(Text section)

To eke out a breakthrough in the current economic stalemate, Korean businesses and the country as a whole need to make bold choices about the future, embracing the risk of failure, Chang Ha-joon, the world-renowned Korean economist said.
“The industries that form the backbone of Korea’s economy now came to be as such in the ’70s, ’80s or ’90s at the latest. While those industries are now facing difficulties, challenged by latecomers, Korea has failed to make the leap to become a leader in new industries for the past two decades or so,” Chang, an economics professor at Cambridge University, said in a group interview with Korean media on the southern island of Jeju on Saturday.
“Although we don’t know what will work 30 or 40 years later, companies and the government must make choices (from what looks promising now) and bet the future on them.”
Professor Chang Ha-joon of Cambridge University (KCCI)
According to his diagnosis, Asia’s fourth-largest economy is slowing due to a failure to find a new model of growth to replace the old one that brought Korea to a heroic economic rise.
Whatever the new model will be, it should be based on Korea’s core strength in manufacturing, Chang said, despite all the talk of the decline of Korean manufacturing.
“Manufacturing is like the engine of a vehicle. It may take up only 10 percent of the vehicle’s weight, but without it, the vehicle can’t run.”
Manufacturing is also where technological innovations mostly happen, the professor said.
“There will be some (industrial sectors) to discard, the others to be upgraded. While doing this, Korea should refocus on research and development to prepare for the future,” he said.
The professor called for a fundamental change in the country’s approach to R&D.
“Because Korea was a trail follower, we were able to learn from those who had done it before. But now we have to chart our own course and decide ourselves where to put the money,” he said.
Like what the U.S. did to invest in research for computers and the Internet, Korea should approach R&D as a long-term investment and be willing to take a bet on the future.
“Korea is spending a lot on R&D, but we have to remember that in R&D, what matters really is the total amount.”
In 2014, Korea allocated 4.29 percent of gross national product to R&D projects, the highest rate in the world. But in terms of the amount, Korea’s was less than 30 percent of China’s spending, which was about 2 percent of its GDP.
Not just about the R&D policy, Korea needs a major shift in thinking about welfare, said the U.K.-based academic and author of “Bad Samaritans: The Guilty Secrets of Rich Nations and the Threat to Global Prosperity” and “23 Things They Don’t Tell You About Capitalism.”
Problems like a low birthrate and a high suicide rate, which is even higher among the elderly population, won’t be fixed by individual policy items, which almost always involve heated public debates and political bickering.
“A more fundamental approach is required, like a public consensus on taking on more tax burdens to have the nation provide the social safety net that was previously provided by the extended family system,” he said.

(End Text section)
(Data for review)

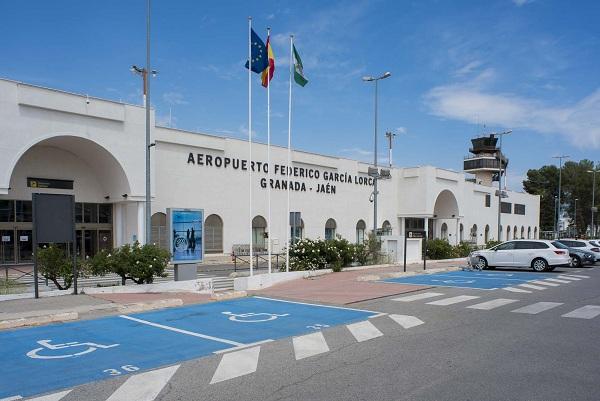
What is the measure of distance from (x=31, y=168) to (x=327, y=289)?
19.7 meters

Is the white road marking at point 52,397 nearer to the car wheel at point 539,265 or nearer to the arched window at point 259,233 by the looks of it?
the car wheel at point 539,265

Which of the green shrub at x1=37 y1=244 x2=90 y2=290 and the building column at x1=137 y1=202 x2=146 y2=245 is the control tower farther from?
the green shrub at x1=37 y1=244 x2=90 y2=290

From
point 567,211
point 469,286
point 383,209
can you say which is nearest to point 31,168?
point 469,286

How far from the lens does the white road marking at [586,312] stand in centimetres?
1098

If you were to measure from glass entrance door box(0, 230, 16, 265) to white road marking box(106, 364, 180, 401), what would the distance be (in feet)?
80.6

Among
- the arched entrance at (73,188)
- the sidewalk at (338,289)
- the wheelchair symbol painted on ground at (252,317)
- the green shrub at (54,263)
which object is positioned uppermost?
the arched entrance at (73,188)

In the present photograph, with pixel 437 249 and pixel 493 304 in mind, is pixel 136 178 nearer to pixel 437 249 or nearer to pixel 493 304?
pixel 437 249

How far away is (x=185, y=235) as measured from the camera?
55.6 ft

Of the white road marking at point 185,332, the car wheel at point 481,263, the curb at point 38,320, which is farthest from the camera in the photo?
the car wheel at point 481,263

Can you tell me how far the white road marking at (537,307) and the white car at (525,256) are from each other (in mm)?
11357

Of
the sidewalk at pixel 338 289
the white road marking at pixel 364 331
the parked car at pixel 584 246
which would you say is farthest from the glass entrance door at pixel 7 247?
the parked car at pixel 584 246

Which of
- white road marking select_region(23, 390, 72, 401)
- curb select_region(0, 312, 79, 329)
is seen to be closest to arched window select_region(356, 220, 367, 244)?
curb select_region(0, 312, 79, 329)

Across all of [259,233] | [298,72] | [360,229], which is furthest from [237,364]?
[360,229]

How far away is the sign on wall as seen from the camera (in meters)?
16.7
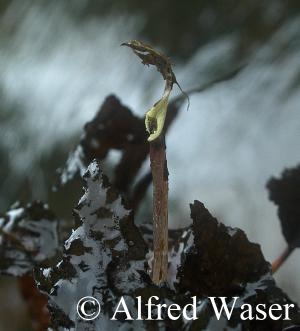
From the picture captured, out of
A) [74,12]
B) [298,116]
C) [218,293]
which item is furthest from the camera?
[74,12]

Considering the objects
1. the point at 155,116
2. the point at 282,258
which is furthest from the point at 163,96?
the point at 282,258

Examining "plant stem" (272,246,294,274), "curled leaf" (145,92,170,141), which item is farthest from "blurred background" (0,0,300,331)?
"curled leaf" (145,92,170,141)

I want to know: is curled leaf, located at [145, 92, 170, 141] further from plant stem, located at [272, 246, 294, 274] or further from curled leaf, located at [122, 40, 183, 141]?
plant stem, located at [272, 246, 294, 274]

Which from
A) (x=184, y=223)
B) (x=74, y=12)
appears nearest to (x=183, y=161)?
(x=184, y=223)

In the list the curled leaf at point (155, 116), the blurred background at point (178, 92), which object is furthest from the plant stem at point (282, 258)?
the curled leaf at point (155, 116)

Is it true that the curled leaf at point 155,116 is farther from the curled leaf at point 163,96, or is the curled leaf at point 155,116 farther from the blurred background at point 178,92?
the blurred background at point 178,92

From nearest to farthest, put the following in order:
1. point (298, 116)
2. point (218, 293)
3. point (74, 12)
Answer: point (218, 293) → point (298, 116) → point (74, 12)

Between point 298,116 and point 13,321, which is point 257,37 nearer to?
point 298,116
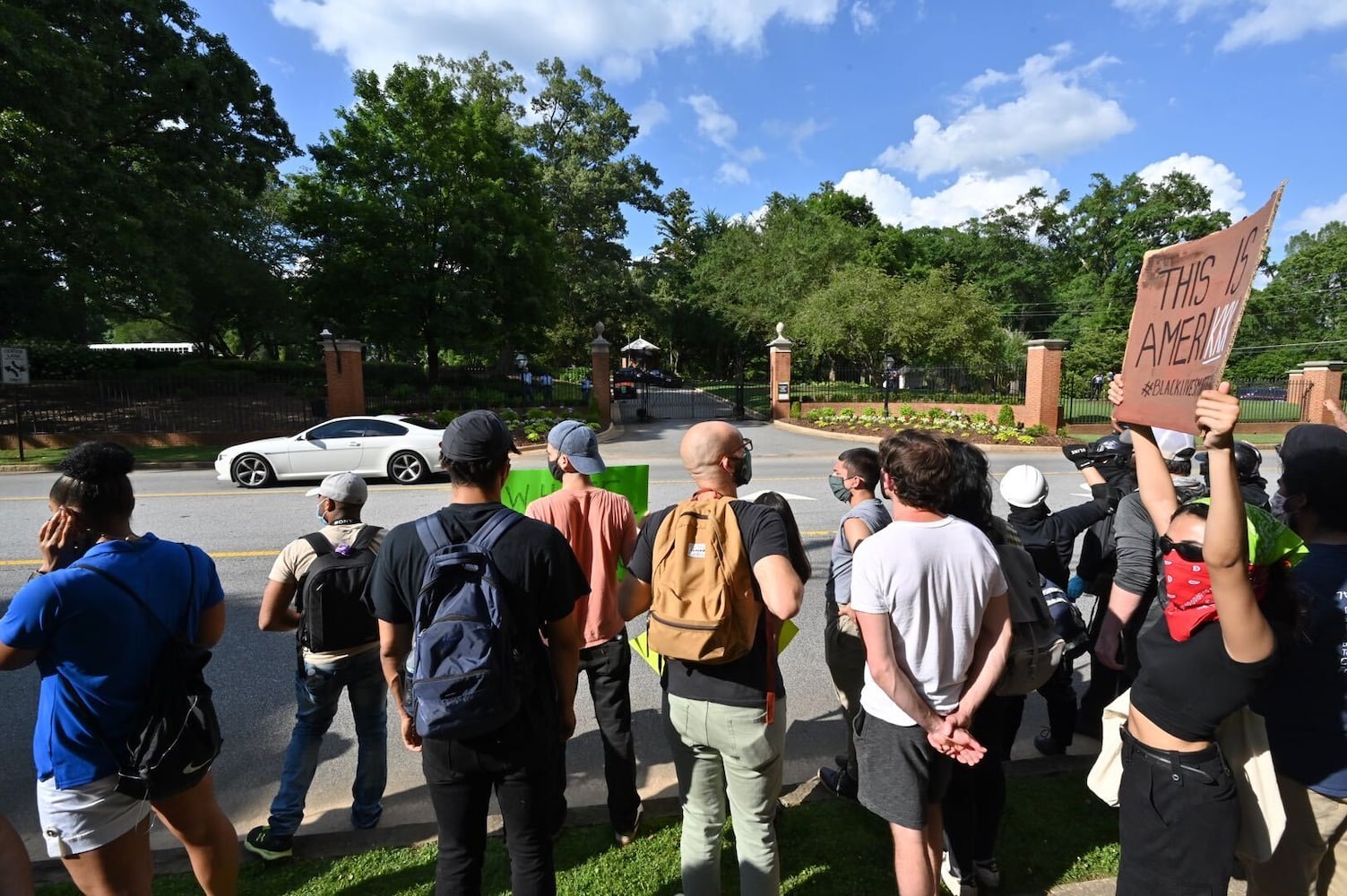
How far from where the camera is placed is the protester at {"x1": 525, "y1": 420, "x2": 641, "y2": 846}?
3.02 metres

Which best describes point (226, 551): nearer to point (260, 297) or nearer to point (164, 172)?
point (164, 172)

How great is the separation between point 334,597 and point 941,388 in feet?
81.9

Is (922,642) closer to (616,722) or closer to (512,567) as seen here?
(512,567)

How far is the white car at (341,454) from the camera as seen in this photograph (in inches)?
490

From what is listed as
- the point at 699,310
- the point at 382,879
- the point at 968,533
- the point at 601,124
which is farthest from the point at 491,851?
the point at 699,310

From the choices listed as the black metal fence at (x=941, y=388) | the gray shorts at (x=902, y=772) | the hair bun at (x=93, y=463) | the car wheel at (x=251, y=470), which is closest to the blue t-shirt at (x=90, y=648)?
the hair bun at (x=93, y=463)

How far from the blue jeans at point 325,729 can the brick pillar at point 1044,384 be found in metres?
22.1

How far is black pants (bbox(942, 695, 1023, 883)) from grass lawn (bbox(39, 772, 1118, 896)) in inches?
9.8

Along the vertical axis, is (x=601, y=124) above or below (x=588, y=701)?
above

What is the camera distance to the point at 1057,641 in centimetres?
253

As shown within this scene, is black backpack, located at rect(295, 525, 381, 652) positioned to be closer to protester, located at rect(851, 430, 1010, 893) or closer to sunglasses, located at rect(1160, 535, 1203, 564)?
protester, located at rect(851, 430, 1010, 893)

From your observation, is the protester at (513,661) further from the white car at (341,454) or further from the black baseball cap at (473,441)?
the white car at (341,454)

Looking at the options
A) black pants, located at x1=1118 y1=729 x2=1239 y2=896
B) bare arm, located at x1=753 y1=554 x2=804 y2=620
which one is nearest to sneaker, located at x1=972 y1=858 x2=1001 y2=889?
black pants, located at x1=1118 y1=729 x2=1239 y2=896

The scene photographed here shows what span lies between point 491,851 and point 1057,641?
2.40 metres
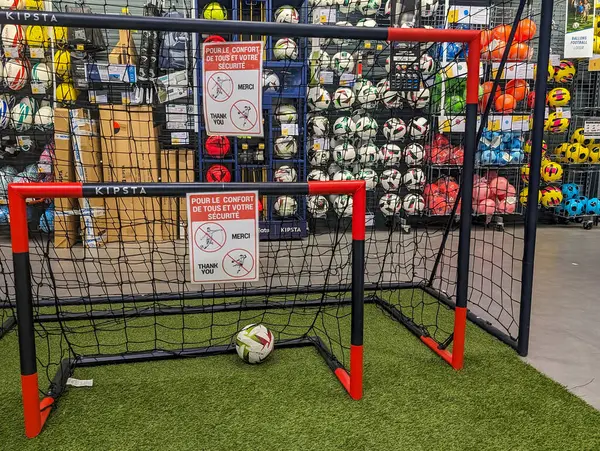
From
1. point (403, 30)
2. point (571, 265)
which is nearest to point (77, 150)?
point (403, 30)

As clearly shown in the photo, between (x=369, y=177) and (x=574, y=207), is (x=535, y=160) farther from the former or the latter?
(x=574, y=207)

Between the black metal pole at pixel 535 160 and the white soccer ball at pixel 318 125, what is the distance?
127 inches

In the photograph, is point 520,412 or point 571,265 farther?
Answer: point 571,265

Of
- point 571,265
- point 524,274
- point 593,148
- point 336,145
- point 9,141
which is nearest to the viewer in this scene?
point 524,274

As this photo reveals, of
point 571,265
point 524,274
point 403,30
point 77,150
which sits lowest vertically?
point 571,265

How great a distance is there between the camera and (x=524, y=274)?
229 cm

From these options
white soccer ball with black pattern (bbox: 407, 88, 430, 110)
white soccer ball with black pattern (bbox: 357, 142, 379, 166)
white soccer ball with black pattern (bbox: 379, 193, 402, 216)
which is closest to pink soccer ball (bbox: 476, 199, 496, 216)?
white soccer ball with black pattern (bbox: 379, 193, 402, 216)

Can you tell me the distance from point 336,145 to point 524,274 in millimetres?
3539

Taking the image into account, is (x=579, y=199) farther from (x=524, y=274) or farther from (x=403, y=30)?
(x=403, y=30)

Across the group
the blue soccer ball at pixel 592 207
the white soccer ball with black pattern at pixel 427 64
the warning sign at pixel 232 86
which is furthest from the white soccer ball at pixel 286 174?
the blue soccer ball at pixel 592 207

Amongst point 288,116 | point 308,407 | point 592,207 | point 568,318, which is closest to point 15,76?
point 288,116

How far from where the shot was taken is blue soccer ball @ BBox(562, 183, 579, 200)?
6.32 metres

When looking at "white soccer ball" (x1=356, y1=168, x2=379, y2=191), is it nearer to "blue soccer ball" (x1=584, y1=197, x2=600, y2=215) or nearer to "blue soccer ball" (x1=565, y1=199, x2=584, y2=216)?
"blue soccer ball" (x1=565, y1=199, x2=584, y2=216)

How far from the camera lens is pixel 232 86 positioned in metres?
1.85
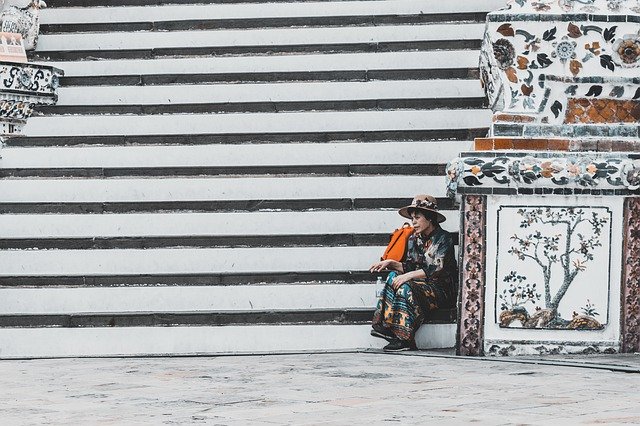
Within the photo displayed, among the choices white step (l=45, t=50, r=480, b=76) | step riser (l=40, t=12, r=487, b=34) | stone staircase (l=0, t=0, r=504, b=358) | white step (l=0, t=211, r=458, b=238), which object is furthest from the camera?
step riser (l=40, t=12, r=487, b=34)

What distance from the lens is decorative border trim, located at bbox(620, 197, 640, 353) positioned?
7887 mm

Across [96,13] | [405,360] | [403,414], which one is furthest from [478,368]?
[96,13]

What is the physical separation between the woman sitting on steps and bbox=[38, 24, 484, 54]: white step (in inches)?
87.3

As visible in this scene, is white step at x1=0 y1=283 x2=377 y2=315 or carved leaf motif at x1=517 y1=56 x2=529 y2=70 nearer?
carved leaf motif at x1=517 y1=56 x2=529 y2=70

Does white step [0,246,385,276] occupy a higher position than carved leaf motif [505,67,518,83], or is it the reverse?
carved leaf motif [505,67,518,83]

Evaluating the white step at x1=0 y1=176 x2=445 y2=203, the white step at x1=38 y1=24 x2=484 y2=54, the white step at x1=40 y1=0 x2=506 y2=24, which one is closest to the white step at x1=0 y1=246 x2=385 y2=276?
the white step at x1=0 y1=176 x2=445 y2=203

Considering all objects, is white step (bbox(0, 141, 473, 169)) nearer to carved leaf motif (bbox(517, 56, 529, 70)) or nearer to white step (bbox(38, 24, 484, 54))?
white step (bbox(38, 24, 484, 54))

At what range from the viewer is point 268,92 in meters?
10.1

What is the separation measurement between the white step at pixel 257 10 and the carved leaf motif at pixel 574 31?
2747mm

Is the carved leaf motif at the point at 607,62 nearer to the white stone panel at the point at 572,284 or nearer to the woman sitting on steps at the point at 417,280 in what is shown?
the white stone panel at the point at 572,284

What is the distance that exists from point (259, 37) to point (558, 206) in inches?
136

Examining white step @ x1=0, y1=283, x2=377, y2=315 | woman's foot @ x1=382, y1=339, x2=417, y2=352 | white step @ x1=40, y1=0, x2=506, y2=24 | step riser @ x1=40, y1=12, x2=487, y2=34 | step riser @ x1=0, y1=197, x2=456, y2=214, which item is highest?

(End Data for review)

Work order
Reproduce the article on Korea's economy above word for word, from "Whatever the new" to "of Korean manufacturing.".

Reply to the exercise
Whatever the new model will be, it should be based on Korea’s core strength in manufacturing, Chang said, despite all the talk of the decline of Korean manufacturing.